Around 10% of the 36,000 planned homes are set to go in rural and island communities, in line with aims set out in 2021.

Ms McAllan reiterated the SNP’s commitment to the target it set four years ago of delivering 110,000 affordable homes by 2032, including 70% at social rent, though she admitted that the goal is “very stretching”.

That target would mean more than 70,000 homes would have to be delivered in just two years. The government’s latest data found social housebuilding in Scotland has hit its lowest level in a decade.

Ms McAllan said: “I suppose a lot of what I’m trying to do now is early doors, [setting] the groundwork for us having the capacity to build [towards] being able to deliver that many homes per year in order to meet that target.”

It comes as research commissioned by Scotland housing groups shows that the country needs to be building 15,000 affordable homes per year over the next five years to meet its housing need. This target would require £8.2bn of investment over the next parliament. 
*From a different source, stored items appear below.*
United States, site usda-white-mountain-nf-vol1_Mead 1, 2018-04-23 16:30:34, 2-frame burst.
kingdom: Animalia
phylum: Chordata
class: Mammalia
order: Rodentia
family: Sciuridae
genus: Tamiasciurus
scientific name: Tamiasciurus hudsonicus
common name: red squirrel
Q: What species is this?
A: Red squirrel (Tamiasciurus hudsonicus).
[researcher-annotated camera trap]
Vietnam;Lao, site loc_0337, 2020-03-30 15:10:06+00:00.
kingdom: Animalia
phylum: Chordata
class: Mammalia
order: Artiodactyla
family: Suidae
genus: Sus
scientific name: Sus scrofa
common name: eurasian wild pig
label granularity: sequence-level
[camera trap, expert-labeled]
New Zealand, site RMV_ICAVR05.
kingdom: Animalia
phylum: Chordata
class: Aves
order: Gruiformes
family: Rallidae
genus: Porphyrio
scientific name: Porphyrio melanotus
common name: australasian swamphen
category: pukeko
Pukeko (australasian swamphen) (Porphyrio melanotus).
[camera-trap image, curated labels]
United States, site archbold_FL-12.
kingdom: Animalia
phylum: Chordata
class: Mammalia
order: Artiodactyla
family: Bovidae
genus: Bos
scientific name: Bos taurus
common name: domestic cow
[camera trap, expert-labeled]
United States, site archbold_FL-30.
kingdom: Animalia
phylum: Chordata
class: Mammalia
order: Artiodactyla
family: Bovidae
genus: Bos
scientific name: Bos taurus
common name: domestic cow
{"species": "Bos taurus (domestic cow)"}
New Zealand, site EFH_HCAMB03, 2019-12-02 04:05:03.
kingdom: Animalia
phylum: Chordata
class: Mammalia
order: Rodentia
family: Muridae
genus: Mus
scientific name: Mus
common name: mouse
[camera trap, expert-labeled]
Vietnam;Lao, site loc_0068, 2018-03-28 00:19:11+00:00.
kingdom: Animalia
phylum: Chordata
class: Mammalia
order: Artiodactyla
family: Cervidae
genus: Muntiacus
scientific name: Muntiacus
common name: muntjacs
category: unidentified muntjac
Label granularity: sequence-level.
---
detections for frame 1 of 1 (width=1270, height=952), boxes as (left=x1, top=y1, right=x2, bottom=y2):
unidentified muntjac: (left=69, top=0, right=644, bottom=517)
But Ms McAllan said it is unrealistic to expect that such a number of homes could be built annually at the moment, and that the level of spending it would require is “not a realistic proposition”.

She explained: “Public funding is really, really tight just now, everybody knows that, and despite that, this government has decided we’re going to uplift affordable homes.

“The level of spending that would be required to meet the delivery that the charities were talking about is not a realistic proposition just now, unfortunately.”

She stressed the need to build the “confidence and the capacity and the skills and the supply chain” to make sure the target of 15,000 affordable homes can be reached in a few years’ time.